HCG: the Good, the Bad, and the Ugly Truth

by pharmacy on March 29, 2011

HCG is the latest magic bullet in the weight-loss battle, and like all those that came before, it has its ups and downs. Dieters desperate for anything that seems like a solution are jumping on the bandwagon in droves, but is it healthy?

The claims are startling. Lose a pound a day, every day. Is it even possible that this is healthy? HCG is a hormone produced naturally by women’s bodies during pregnancy. In fact, it’s what those OTC pregnancy tests measure to determine pregnancy. The controversy centers around the 500 calorie diet recommended when using the diet – half of the daily calorie requirement recommended by conventional wisdom. The theory behind the diet is as simple as it is startling. HCG is thought to suppress appetite, making those measly 500 calories satisfying. In addition, the HCG is supposed to mobilize fat stores, burning off fat that may have accumulated by years.

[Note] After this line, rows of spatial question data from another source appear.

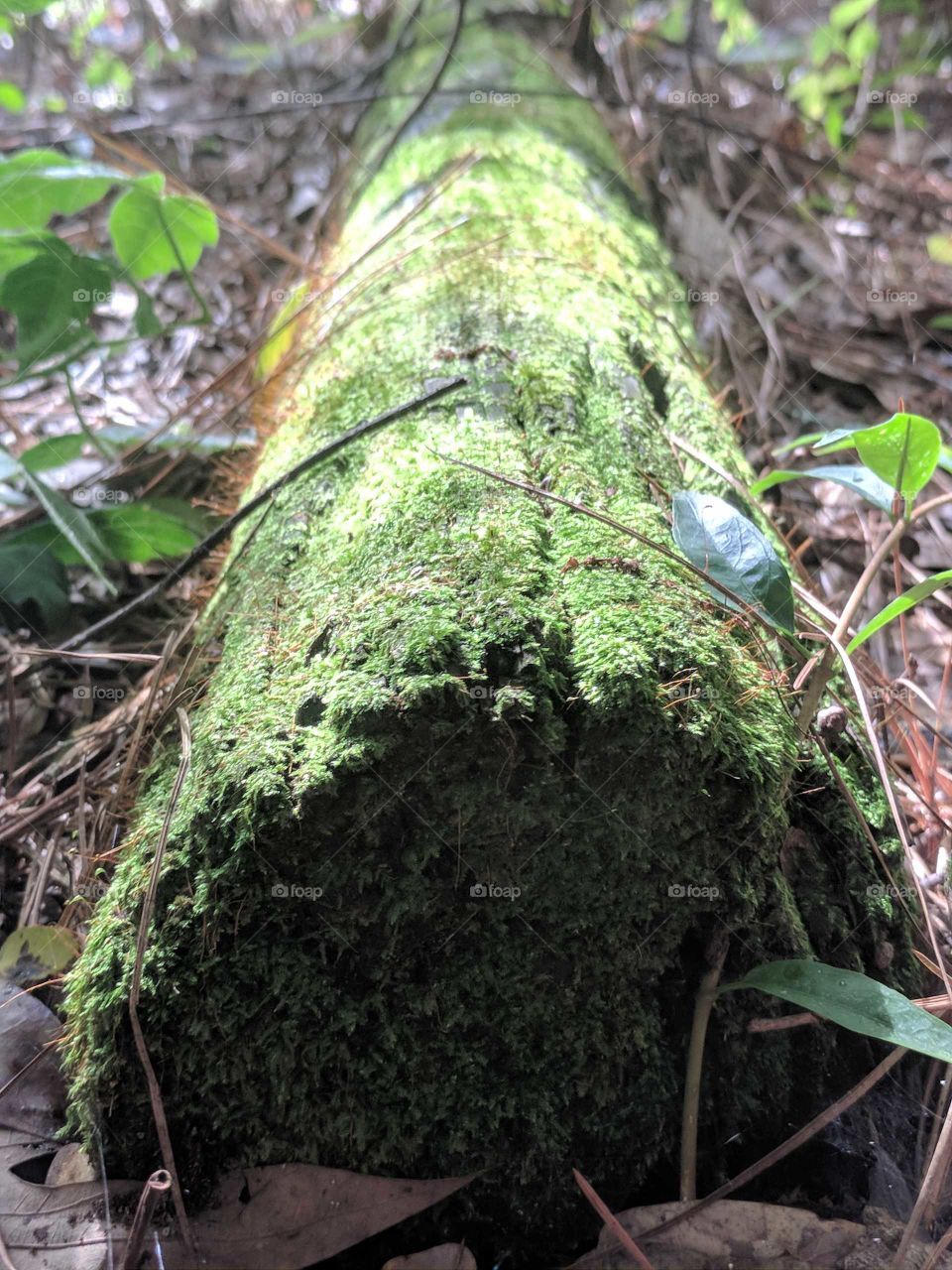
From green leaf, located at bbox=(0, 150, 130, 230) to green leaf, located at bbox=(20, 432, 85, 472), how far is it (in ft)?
1.43

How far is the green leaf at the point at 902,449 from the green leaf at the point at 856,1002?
0.64 meters

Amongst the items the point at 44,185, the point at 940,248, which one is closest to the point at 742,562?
the point at 44,185

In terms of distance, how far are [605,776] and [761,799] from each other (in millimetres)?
183

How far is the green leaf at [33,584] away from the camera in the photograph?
177 cm

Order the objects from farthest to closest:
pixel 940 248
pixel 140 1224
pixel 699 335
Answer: pixel 940 248
pixel 699 335
pixel 140 1224

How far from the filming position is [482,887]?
105 cm

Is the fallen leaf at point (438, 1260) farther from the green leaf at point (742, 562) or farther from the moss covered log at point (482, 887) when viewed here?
the green leaf at point (742, 562)

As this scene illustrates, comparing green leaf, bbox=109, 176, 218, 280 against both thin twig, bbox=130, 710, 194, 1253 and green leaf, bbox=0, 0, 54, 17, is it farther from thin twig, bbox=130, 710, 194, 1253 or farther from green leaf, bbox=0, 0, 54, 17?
thin twig, bbox=130, 710, 194, 1253

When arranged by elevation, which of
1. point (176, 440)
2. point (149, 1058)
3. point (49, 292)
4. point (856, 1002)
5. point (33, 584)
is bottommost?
point (149, 1058)

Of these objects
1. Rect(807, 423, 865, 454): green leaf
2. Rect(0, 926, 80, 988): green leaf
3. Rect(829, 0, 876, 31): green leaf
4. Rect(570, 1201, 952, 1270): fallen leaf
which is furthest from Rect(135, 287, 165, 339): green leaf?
Rect(829, 0, 876, 31): green leaf

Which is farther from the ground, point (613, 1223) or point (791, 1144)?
point (791, 1144)

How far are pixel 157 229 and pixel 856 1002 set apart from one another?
78.5 inches

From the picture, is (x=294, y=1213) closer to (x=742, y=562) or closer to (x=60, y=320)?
(x=742, y=562)

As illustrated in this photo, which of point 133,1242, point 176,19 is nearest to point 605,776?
point 133,1242
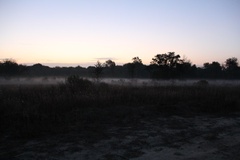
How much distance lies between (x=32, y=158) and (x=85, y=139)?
5.57 ft

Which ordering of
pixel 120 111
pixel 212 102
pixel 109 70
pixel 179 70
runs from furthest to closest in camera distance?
1. pixel 109 70
2. pixel 179 70
3. pixel 212 102
4. pixel 120 111

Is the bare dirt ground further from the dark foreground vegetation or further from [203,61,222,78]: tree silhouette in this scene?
[203,61,222,78]: tree silhouette

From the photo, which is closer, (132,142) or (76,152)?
(76,152)

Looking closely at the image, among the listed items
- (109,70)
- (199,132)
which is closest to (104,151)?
(199,132)

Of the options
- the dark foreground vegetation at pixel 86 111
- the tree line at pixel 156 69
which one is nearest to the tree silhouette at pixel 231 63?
the tree line at pixel 156 69

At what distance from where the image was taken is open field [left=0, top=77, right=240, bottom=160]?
565 centimetres

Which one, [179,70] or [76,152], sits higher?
[179,70]

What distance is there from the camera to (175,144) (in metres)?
6.30

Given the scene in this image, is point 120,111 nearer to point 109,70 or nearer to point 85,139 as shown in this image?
point 85,139

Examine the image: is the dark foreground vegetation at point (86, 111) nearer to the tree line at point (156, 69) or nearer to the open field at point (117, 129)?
the open field at point (117, 129)

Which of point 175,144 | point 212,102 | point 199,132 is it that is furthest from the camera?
point 212,102

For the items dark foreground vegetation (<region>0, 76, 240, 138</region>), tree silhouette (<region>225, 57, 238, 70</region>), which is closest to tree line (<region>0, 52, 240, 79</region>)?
tree silhouette (<region>225, 57, 238, 70</region>)

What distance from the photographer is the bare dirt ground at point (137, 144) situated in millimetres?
5402

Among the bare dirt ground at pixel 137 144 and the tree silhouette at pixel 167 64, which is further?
the tree silhouette at pixel 167 64
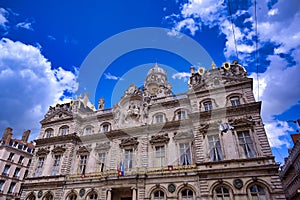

Sounds great, and there’s a tremendous buzz. However, the American Medical Association and the American Journal of Clinical Nutrition have asserted that HCG is neither effective nor safe as a diet product. And even though this idea has been in circulation for about 50 years, there is no reliable scientific evidence that supports appetite suppression.

This is not the first magic bullet to hit the weight loss market. Remember ephedrine? Fen-phen? Look at how those turned out. Sure, people lost weight, lots of people. And lots of those thin people walked away with permanent heart damage and other problems.

One very significant argument is that it’s just not healthy for people to lose weight that quickly. While being significantly overweight is a health risk on its own, rushing weight loss usually results in a post-diet yo-yo effect. I’d venture to guess that most of the people touting the benefits of HCG today will gain the lost weight back in two years…and more.

Another thing to consider about the OTC products that recently hit the shelves is that, in order to be considered homeopathic – and as such unregulated by the FDA – the products on the store shelves claiming to be HCG can, by law, contain only trace amounts of the HCG hormone. There is no possible way these products could live up to the hype aside from power of suggestion. True HCG, administered by subcutaneous drops or injections, can only be prescribed by a doctor. The customers buying the OTC products are investing their dreams in a placebo.

My advice, if customers ask about this diet product, is to be cautiously honest. Let them know about the controversy and advise them to ask a doctor. Don’t go so far as to recommend or discourage use. As for me, I could stand to lose a few pounds, but I’m waiting for the jury to come in, just as I did when everyone was raving about fen-phen. I was glad I waited to see the results then, and I will be glad in a few years that I’m waiting now, even if HCG turns out to be the miracle we’ve all been waiting for. I’m content to plod along slowly with a healthy diet and exercise.

How about you? What does your crystal ball say about the latest in miracle cure for weight loss? Are you chomping at the bit to try it or content to let others be the guinea pigs while you wait and see, like me?